---------- TASK MATERIAL
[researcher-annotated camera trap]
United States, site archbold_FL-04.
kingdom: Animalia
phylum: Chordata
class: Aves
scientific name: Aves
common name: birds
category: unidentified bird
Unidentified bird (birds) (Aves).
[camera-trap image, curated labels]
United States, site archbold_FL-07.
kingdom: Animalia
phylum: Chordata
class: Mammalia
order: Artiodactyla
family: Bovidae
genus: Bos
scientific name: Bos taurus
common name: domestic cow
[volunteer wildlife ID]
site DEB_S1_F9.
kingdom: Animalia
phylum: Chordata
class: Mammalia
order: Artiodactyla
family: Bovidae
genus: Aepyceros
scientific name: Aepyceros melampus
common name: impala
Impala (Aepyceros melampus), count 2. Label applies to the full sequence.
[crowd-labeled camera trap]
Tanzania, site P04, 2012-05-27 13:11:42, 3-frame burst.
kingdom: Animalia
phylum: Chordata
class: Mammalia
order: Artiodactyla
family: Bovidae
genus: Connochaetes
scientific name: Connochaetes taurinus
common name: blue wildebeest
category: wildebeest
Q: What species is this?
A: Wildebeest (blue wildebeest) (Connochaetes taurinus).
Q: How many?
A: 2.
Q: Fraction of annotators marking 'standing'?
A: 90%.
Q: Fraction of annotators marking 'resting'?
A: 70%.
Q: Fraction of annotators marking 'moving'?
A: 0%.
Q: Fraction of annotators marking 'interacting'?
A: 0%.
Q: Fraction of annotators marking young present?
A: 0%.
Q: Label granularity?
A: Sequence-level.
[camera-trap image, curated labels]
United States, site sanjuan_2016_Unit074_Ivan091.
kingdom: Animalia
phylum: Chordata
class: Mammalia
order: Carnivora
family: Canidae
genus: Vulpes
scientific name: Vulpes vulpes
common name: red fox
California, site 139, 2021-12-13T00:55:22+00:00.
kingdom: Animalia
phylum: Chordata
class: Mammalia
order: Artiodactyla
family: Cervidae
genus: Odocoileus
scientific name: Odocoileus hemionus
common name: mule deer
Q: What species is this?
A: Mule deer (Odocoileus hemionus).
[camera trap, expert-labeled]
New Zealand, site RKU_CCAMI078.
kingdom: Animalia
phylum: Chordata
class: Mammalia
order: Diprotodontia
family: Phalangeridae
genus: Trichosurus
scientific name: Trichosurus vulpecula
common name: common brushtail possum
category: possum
--------------------
§ PROBLEM REQUIREMENTS: The answer should be exactly the lines from the one that contains "Q: Fraction of annotators marking 'standing'?" through the end of the entries, both ends included, and nothing besides.

§ EXERCISE ANSWER:
Q: Fraction of annotators marking 'standing'?
A: 90%.
Q: Fraction of annotators marking 'resting'?
A: 70%.
Q: Fraction of annotators marking 'moving'?
A: 0%.
Q: Fraction of annotators marking 'interacting'?
A: 0%.
Q: Fraction of annotators marking young present?
A: 0%.
Q: Label granularity?
A: Sequence-level.
[camera-trap image, curated labels]
United States, site sanjuan_2016_Unit074_Ivan091.
kingdom: Animalia
phylum: Chordata
class: Mammalia
order: Carnivora
family: Canidae
genus: Vulpes
scientific name: Vulpes vulpes
common name: red fox
California, site 139, 2021-12-13T00:55:22+00:00.
kingdom: Animalia
phylum: Chordata
class: Mammalia
order: Artiodactyla
family: Cervidae
genus: Odocoileus
scientific name: Odocoileus hemionus
common name: mule deer
Q: What species is this?
A: Mule deer (Odocoileus hemionus).
[camera trap, expert-labeled]
New Zealand, site RKU_CCAMI078.
kingdom: Animalia
phylum: Chordata
class: Mammalia
order: Diprotodontia
family: Phalangeridae
genus: Trichosurus
scientific name: Trichosurus vulpecula
common name: common brushtail possum
category: possum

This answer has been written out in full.